La crisis del coronavirus distorsiona nuestra realidad, la transforma y la moldea a su antojo. Ocurren cosas que nunca imaginábamos que iban a ocurrir. Tenemos la sensación de estar en una película apocalíptica de esas que jamás sentíamos como posibles aunque nos entretuvieran. Todo lo que creíamos sólido se derrite. Todo cambia. Nuestro bien más preciado, el libre albedrío, ha mutado en esa palabra ciertamente horrenda que nadie usaba y que ahora repiten hasta los bichos: confinamiento. Uno de los principales cambios experimentados en las familias confinadas es la metamorfosis de los abuelos.
En nuestra casa, como en millones de domicilios de parejas jóvenes, los más mayores han desaparecido. Los queremos tanto que, por supuesto, siguen allí metafóricamente, pero no físicamente. Ya no vienen de visita ni bajan al niño al parque ni lo recogen de la guardería ni acuden a socorrer las urgencias ni, menos aún, se quedan al cargo para que nosotros dos podamos rememorar los tiempos de vino y rosas previos a la paternidad yendo al cine o a cenar. En suma, ya no están cuando se les requiere.
Desde un punto de vista egoísta -¿existe otro?-, la ausencia de los abuelos es una verdadera cabronada. Perdido ese recurso fácil, toca apechugar y ejercer de padres más horas de lo habitual. No es por presumir, resulta un placer y espero que no nos deshereden por decirlo, pero en nuestro caso ya dedicábamos muchas horas al retoño porque un servidor es uno de esos individuos raros que trabajaba en casa antes de la reclusión y porque mi compañera goza de una jornada laboral bastante cómoda. Pero la cuestión importante ahora no es cuánto tire de los abuelos cada matrimonio. Lo que importa es cómo están viviendo los niños esa abrupta desaparición de sus abuelos.
Pongámonos en el lugar de los pequeños. De repente, sin que nadie les explique nada o aunque se lo cuenten pero sin poder entenderlo, los nietos asisten con estupefacción al cambio operado en sus queridos abuelos, que de súbito ya no son de carne y hueso porque se han convertido en unos seres que saludan, tocan instrumentos o lloran de emoción a través de una pantalla. O sea, a sus ojos los abus se han transformado en dibujos animados.
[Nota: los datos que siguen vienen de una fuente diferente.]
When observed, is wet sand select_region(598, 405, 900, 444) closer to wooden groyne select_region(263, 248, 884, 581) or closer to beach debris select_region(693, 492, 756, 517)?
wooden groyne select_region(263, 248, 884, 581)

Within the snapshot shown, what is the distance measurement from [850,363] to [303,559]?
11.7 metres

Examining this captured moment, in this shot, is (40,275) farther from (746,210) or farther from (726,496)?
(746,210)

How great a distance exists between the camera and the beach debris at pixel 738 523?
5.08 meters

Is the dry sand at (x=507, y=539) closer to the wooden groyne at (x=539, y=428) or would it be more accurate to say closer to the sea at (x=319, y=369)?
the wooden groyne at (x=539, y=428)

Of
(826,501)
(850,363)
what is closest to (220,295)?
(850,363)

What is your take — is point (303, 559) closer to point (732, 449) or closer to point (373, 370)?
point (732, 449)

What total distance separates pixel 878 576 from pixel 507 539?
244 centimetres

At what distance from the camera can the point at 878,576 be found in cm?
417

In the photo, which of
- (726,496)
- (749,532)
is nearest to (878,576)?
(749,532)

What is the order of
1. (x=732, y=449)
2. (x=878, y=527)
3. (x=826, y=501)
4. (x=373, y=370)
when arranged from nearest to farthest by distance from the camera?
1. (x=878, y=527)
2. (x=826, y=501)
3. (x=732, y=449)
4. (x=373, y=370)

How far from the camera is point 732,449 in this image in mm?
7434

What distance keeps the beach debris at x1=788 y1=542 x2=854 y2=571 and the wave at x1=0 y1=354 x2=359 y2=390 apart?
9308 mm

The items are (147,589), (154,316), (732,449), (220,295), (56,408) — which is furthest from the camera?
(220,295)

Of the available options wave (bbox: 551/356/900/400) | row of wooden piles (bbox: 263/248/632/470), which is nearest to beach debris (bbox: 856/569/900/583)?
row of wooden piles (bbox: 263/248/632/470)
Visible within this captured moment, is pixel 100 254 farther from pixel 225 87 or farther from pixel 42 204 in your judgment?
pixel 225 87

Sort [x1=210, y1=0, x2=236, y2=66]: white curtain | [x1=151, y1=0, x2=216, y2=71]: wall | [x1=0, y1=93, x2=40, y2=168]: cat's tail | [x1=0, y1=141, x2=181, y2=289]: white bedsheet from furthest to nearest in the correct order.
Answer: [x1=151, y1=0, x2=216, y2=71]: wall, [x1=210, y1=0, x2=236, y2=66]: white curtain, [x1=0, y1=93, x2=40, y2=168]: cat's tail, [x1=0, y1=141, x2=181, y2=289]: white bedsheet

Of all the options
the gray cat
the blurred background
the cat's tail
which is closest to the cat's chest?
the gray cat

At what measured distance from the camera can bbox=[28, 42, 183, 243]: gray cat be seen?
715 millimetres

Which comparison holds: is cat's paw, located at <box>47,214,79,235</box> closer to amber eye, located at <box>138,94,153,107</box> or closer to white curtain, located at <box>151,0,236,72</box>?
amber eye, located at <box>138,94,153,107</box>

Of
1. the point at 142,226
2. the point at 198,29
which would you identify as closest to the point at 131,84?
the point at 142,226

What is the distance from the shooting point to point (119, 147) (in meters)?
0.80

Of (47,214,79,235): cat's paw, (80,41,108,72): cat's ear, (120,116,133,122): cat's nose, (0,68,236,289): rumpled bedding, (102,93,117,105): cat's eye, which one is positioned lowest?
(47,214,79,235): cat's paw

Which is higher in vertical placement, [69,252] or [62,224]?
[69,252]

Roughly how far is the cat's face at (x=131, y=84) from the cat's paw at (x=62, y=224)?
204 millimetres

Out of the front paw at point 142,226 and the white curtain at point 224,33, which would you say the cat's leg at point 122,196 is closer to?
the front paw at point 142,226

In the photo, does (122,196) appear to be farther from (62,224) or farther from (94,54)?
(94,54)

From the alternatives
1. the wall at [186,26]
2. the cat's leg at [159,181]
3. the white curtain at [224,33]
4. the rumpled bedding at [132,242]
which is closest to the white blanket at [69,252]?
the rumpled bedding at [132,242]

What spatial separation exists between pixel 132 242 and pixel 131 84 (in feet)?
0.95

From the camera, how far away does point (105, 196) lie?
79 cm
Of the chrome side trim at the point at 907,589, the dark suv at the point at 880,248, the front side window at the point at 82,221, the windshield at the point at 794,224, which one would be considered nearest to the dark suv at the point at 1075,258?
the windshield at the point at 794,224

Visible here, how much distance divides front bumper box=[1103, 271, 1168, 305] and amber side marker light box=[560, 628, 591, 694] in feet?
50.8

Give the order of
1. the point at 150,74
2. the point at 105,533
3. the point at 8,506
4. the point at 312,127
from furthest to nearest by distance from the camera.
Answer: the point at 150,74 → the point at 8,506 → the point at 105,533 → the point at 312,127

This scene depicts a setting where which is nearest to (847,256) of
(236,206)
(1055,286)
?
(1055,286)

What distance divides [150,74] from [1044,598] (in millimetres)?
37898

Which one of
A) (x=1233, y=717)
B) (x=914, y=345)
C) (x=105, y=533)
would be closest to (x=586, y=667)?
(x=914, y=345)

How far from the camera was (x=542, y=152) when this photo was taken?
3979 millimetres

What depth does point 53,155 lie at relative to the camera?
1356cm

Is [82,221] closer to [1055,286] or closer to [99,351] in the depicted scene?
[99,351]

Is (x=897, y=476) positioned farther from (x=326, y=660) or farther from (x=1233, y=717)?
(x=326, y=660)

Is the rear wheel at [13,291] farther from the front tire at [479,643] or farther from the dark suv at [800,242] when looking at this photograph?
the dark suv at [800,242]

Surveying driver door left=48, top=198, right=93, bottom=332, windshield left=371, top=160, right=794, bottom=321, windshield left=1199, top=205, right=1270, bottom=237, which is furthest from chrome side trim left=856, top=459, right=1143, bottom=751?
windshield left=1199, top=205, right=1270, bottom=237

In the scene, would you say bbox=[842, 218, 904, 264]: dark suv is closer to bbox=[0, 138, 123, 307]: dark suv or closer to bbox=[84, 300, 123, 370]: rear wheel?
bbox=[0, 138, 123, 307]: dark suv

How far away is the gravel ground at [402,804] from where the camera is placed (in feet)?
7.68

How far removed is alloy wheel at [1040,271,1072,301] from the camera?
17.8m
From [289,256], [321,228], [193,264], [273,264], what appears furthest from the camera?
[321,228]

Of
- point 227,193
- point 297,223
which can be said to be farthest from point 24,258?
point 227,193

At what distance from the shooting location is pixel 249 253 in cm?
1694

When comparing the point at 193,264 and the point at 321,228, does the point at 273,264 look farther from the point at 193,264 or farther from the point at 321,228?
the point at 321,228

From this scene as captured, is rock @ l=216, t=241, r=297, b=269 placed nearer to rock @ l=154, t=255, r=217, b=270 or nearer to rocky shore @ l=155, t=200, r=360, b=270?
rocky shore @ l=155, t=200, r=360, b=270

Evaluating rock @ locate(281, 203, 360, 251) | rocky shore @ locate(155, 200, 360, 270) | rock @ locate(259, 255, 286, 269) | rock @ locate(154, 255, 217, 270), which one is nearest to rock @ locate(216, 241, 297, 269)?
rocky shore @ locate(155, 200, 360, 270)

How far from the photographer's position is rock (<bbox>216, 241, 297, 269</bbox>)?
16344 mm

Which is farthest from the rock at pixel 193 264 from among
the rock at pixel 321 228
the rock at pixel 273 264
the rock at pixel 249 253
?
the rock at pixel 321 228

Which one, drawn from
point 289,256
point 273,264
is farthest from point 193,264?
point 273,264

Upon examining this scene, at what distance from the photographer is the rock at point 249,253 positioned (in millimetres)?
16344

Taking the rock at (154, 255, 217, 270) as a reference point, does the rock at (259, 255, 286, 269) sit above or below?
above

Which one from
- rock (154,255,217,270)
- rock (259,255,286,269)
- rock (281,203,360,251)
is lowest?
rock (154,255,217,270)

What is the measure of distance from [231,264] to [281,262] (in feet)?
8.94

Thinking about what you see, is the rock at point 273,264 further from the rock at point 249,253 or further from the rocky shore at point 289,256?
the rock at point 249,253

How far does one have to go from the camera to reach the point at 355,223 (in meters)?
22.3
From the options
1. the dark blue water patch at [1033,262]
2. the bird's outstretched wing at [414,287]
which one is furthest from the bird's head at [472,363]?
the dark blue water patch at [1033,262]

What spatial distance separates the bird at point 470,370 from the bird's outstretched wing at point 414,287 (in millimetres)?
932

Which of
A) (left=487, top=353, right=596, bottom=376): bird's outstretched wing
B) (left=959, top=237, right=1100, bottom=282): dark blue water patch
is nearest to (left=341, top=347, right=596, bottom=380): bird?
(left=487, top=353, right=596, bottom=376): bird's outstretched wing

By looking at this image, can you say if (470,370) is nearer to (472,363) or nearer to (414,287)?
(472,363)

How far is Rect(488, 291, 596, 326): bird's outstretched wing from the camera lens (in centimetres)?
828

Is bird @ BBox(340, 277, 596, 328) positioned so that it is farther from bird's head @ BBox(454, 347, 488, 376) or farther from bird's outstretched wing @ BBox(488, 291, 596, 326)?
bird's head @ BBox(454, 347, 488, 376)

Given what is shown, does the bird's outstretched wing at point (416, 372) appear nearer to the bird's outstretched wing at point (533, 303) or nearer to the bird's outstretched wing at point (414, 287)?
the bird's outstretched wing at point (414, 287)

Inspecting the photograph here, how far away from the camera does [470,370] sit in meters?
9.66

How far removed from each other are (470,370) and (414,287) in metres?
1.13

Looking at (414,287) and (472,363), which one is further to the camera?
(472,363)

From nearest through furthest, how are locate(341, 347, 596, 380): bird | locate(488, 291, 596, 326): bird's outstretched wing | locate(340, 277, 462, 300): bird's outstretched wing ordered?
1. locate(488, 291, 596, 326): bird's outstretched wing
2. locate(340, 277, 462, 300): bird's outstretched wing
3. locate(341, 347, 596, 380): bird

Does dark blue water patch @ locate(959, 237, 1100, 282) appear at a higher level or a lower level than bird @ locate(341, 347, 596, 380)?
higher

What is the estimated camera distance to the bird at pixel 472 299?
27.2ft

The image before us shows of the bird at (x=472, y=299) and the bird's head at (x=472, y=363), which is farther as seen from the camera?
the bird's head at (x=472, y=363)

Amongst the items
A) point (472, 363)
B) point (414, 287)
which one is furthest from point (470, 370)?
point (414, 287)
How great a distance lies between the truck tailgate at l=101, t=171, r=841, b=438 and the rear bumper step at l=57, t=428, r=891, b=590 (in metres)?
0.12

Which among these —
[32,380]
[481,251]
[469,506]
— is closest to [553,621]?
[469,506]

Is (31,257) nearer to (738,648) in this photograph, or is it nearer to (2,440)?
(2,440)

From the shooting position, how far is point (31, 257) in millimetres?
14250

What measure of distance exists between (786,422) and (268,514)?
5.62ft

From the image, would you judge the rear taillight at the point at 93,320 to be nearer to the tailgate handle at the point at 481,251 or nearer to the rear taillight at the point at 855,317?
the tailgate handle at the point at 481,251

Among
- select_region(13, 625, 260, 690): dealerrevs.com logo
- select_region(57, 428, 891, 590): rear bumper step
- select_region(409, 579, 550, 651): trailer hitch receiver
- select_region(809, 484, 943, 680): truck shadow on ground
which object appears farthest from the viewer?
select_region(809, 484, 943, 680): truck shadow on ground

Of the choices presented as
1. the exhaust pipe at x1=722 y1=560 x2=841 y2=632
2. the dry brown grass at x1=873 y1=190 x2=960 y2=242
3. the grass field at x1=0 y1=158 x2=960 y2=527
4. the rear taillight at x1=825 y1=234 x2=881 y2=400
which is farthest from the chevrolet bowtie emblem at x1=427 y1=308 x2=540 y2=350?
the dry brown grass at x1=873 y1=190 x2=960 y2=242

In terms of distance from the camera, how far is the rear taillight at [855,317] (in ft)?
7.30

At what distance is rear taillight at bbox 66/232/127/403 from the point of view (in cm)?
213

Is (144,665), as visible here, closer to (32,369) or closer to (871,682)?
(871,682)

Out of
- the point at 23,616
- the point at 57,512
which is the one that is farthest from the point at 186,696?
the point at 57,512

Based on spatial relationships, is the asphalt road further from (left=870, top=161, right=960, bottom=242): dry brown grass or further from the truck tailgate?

Tiene que generar desasosiego ver a tus seres queridos sólo insertos en un móvil o un ordenador, querer abrazarlos y estrujarlos pero no poder hacerlo, sentirlos tan cerca y tan lejos al mismo tiempo, hablar con ellos sólo mediante pantallas. Pero ojo, que nadie se me deprima con estos retazos de nostalgia. Porque esto pasará en veinte días -ojalá sean quince- y los abuelos volverán al rescate con esa fuerza hercúlea que sacan de cualquier parte para cuidar de sus nietos. Y los niños disfrutarán otra vez de sus malcriadores favoritos.
Además, la situación también tiene sus ventajas para los mayores. Gracias a este período de tintes surrealistas, los abuelos están aprendiendo más tecnología que nunca. Lo suyo no es un curso acelerado, es un máster en cuatro días. Cosas que les sonaban disparatadas como las videollamadas de Whatsapp y las videoconferencias por Skype están pasando a formar parte de su cotidianidad con suma rapidez. Esos mismos que antes pasaban cinco minutos en modo "escribiendo" para decir "hola" empiezan a manejarse con soltura.
La verdad es que nada será igual después del enclaustre que estamos padeciendo. Sólo espero, por el bien de la cordura de los padres, que los abuelos no se conviertan en adictos a contactar con sus nietos usando esos dictadores que llevamos en el bolsillo.